Some other good tips to make builds faster

  • use ninja instead of GNU make
    • originally developed in Google for building Google Chrome - much better than make
    • superior scheduler, dependency tracking & change detection - optimal parallelization of building object files and linking targets
    • CMake can generate ninja build files instead of Makefiles
      • just pass -G “Ninja” when calling CMake
      • ninja is a standalone portable binary
        • should be available as a package “ninja” or “ninja-build” in linux distros
        • or download it from the latest release: https://github.com/ninja-build/ninja/releases
      • to build the code either call “cmake –build " (instead of "make -j") or just "ninja -C "

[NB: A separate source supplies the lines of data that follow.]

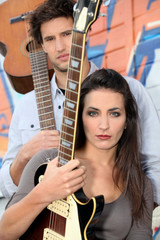 young woman and man playing in a music band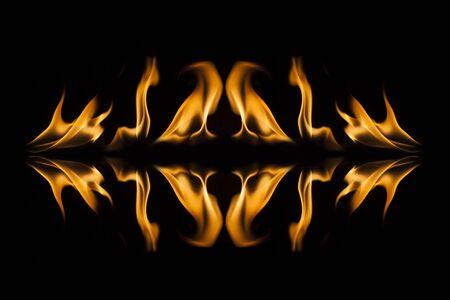 dynamic heat black: Fire flames on black background. Stock Photo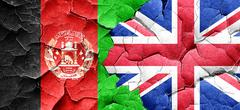 Afghanistan flag with Great Britain flag on a grunge cracked wal - stock illustration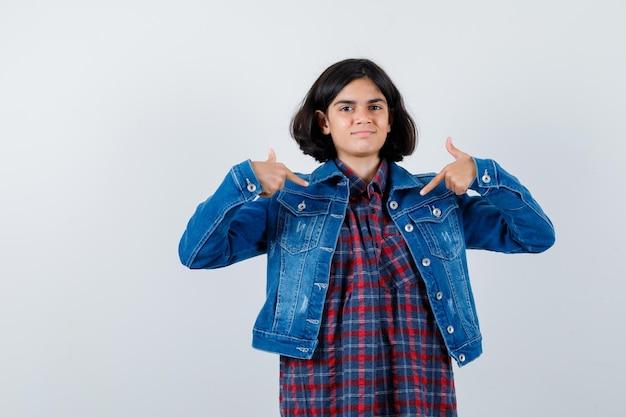 Jong meisje in geruit overhemd en spijkerjasje wijzend naar zichzelf met wijsvingers en schattig, vooraanzicht.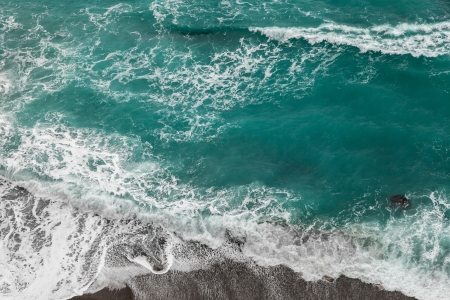 Seashore with rolling waves, view from a height of 300 meters
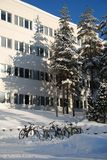 Bicycles in snow. Parked bicycles in winter morning sunlight, Tampere, Finland Stock Image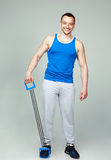 Happy muscular sportsman with expanders Royalty Free Stock Photography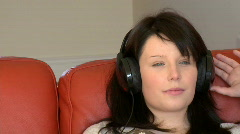 Attractive woman listening music sitting on bed - stock footage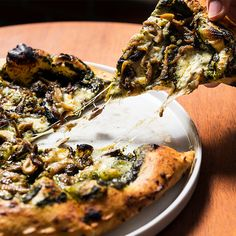 Roast mushrooms get topped with gooey raclette cheese and surrounded by a garlic-butter crust in this killer pizza from 21 Greenpoint.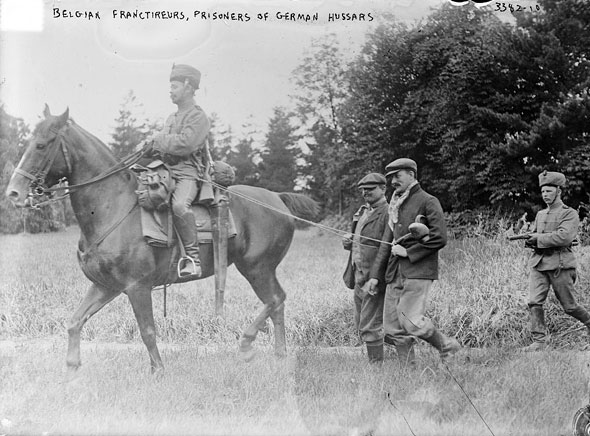 Belgian civilians, suspected by German cavalrymen of partisans, are brought to headquarters to face possible execution.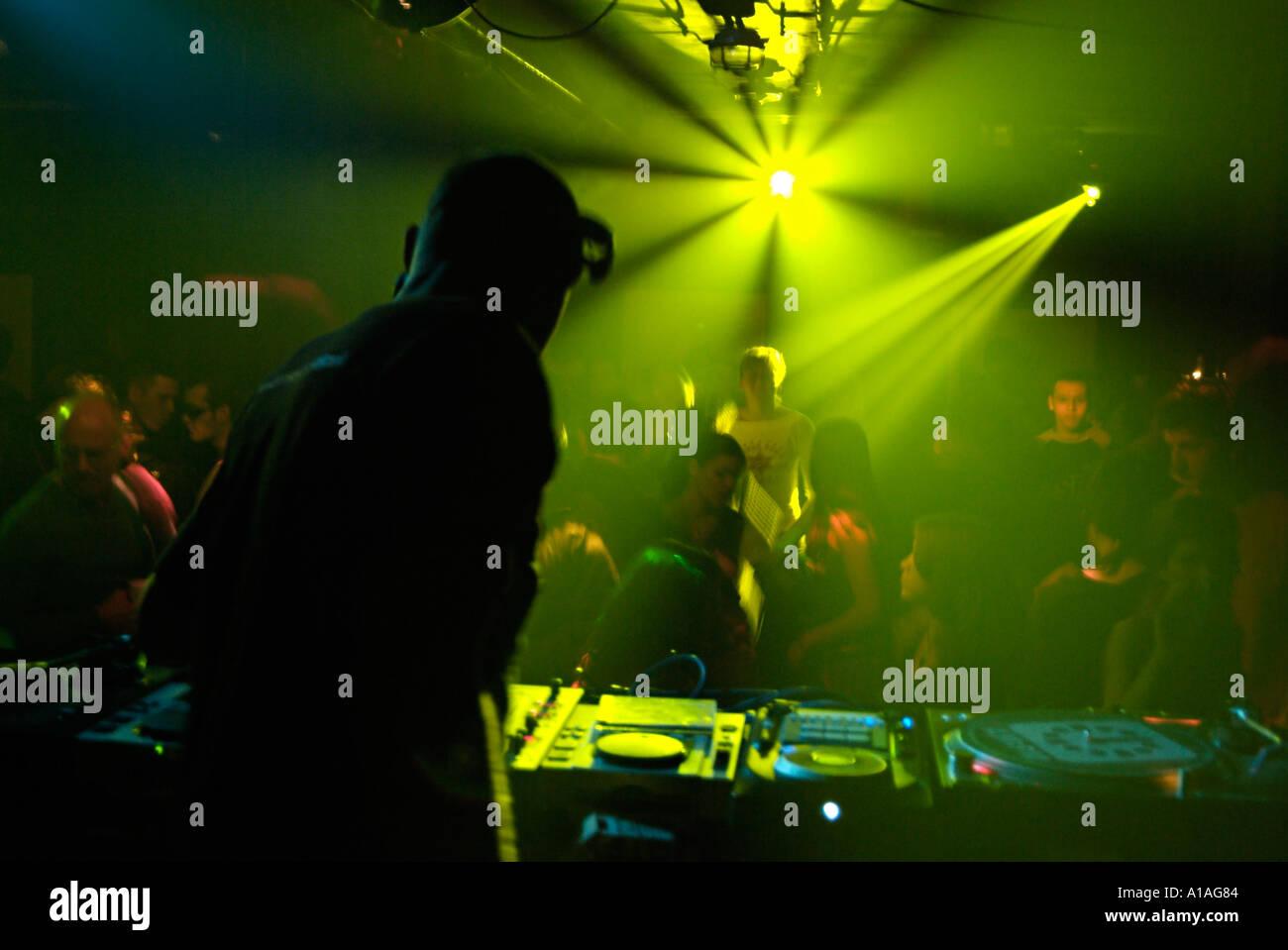 Club DJ dietro i ponti di un Nightclub affollato. Immagini Stock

  • change your compilers and linkers
    • experiment moving from gcc to clang
    • check if you are using “ld” - the default linker, and if so, switch to “gold” or even “lld” (part of the LLVM project)
      • “-fuse-ld=gold” if gold is installed on the system
  • use dynamic linking instead of static - at least for internal builds if concerned about runtime performance
    • https://slides.com/onqtam/faster_builds#/62
    • you could experiment adding “-fvisibility-inlines-hidden” to the compiler flags
      • documentation: https://gcc.gnu.org/wiki/Visibility
  • use doctest for unit tests - https://github.com/onqtam/doctest/ - benchmarks
    • migrating from googletest: https://github.com/onqtam/doctest/blob/master/doc/markdown/faq.md#how-is-doctest-different-from-google-test
    • migrating from Catch2: https://github.com/onqtam/doctest/blob/master/doc/markdown/faq.md#how-is-doctest-different-from-catch
  • include-what-you-use - https://github.com/include-what-you-use/include-what-you-use
    • based on clang - parses the source code 100% correctly and helps identify unnecessary headers and helps identify where a simple forward declaration would do
  • bloaty - https://github.com/google/bloaty
    • Bloaty McBloatface will show you a size profile of the binary so you can understand what’s taking up space inside.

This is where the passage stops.